◆ **The problem**
Pictures stay out of the copy; set down each line of the listing below exactly.

◆ **Given material**
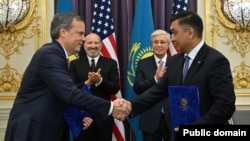 Қазақстан мен АҚШ теміржол локомотивтері жөніндегі келісім-шартқа қол қойды. Нью-Йорк, 22 қыркүйек 2025 жыл.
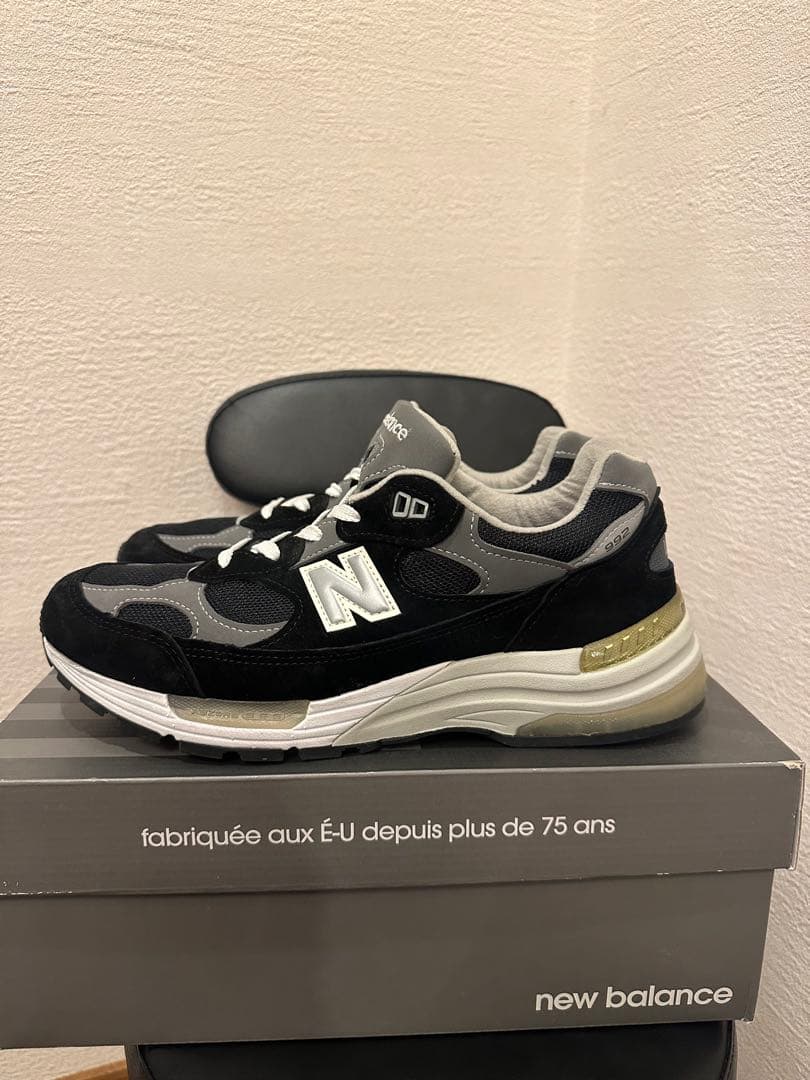 靴 new balance M992EB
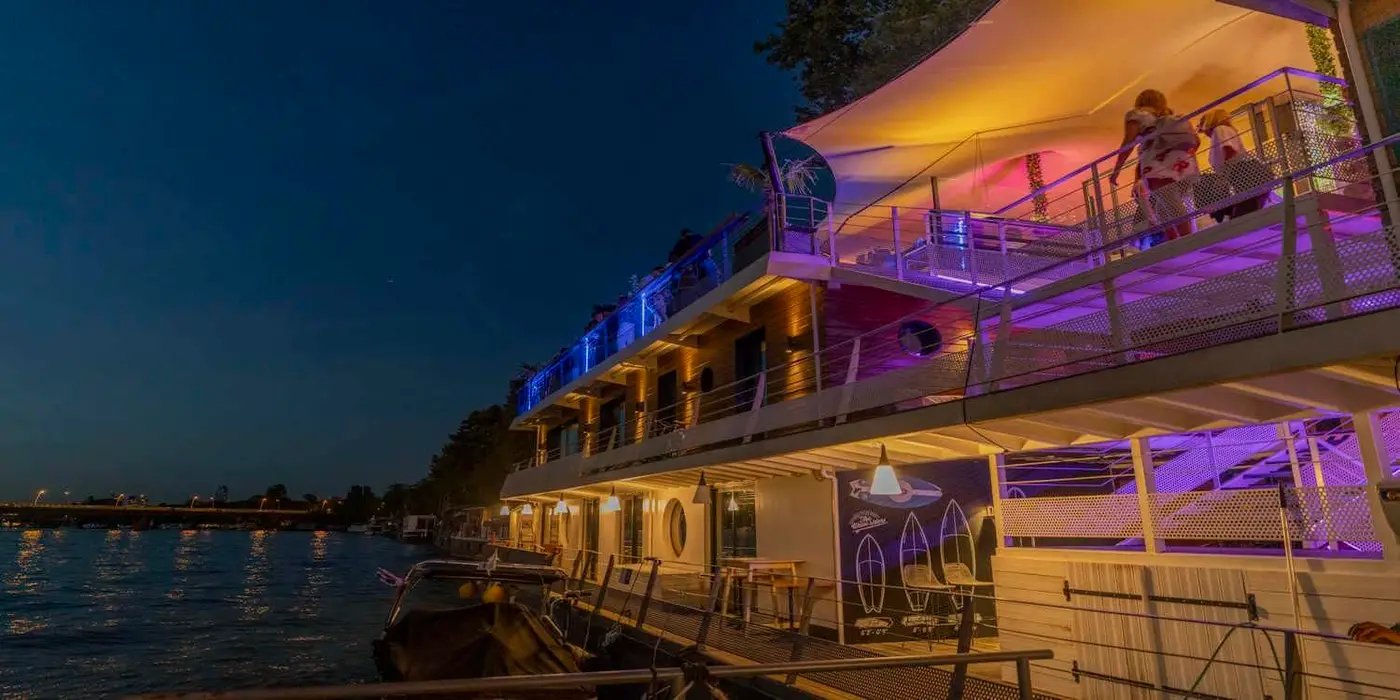 Le Reef Club, Aux portes de Paris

◆ **Task response**
 Қазақстан мен АҚШ теміржол локомотивтері жөніндегі келісім-шартқа қол қойды. Нью-Йорк, 22 қыркүйек 2025 жыл.
 靴 new balance M992EB
 Le Reef Club, Aux portes de Paris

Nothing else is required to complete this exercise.